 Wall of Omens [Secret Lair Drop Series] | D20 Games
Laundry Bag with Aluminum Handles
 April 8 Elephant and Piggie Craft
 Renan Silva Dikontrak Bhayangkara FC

================================

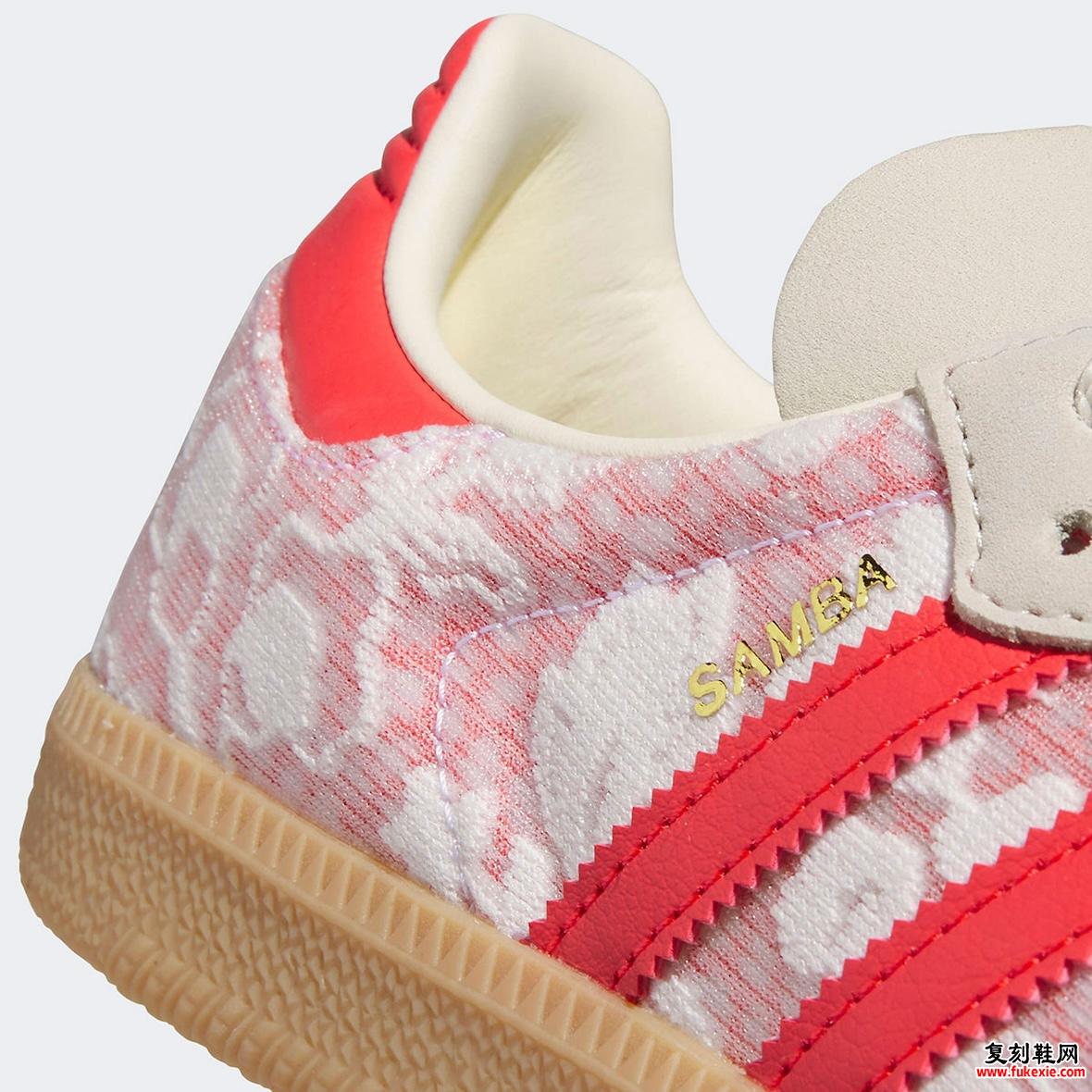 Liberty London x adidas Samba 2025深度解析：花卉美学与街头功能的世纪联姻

================================

Goal of the exercise: Duplicate everything in the records from the line containing "Wall of Omens" down to the line containing "Renan Silva Dikontrak Bhayangkara FC", including both of those lines.

Solution:
 Wall of Omens [Secret Lair Drop Series] | D20 Games
Laundry Bag with Aluminum Handles
 April 8 Elephant and Piggie Craft
 Renan Silva Dikontrak Bhayangkara FC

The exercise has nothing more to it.